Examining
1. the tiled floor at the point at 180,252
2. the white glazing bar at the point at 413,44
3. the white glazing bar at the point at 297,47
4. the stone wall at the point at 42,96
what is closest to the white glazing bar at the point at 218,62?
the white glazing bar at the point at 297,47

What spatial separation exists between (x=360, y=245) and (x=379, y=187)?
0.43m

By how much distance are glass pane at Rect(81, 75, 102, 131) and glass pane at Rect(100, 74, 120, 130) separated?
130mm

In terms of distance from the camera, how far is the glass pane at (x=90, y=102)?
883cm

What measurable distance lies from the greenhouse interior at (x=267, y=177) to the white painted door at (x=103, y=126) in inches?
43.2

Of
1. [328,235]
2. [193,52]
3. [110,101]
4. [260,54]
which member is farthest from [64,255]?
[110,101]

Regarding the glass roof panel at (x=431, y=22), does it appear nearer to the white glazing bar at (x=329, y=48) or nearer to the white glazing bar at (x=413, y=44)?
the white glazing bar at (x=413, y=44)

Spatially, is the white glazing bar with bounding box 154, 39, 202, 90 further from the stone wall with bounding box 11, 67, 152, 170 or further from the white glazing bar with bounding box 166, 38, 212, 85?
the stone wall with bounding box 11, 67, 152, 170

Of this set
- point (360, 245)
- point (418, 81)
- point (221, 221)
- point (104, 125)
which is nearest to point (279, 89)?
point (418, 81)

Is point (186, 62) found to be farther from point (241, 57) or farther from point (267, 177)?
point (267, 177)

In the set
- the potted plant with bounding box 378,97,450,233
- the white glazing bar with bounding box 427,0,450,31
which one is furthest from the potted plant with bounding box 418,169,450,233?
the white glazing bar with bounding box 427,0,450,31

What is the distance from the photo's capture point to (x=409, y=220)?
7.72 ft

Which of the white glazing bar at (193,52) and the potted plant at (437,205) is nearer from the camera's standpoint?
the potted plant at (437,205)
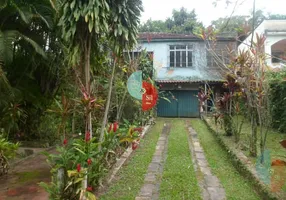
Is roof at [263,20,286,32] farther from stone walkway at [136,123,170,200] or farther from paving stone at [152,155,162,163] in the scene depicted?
paving stone at [152,155,162,163]

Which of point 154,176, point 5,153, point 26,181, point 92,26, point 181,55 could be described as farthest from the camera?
point 181,55

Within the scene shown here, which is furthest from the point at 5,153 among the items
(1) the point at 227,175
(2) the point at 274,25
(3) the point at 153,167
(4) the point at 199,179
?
(2) the point at 274,25

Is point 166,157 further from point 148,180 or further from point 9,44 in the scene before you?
point 9,44

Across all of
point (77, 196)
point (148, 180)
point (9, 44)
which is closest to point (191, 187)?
point (148, 180)

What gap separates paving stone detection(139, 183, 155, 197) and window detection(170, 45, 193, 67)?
53.2 ft

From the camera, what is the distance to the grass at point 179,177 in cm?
500

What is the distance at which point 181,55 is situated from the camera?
20984mm

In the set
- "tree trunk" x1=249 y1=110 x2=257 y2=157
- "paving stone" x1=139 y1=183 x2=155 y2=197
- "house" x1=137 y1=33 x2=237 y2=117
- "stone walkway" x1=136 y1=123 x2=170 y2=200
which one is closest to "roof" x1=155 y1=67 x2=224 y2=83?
"house" x1=137 y1=33 x2=237 y2=117

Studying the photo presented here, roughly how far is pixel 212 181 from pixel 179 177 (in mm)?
637

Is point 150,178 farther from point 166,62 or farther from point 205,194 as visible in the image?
point 166,62

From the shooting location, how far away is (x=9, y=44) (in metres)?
6.59

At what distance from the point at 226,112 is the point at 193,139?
62.0 inches

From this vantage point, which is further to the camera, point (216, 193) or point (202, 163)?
point (202, 163)

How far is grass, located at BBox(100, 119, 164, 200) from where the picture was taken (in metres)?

YOUR GOAL:
Put the data from the line containing "From this vantage" through the end of the data into a numbered list, leaving out any blank lines.

TASK SOLUTION:
1. From this vantage point, which is further to the camera, point (216, 193) or point (202, 163)?
2. point (202, 163)
3. How far is grass, located at BBox(100, 119, 164, 200) from where the picture was taken (in metres)?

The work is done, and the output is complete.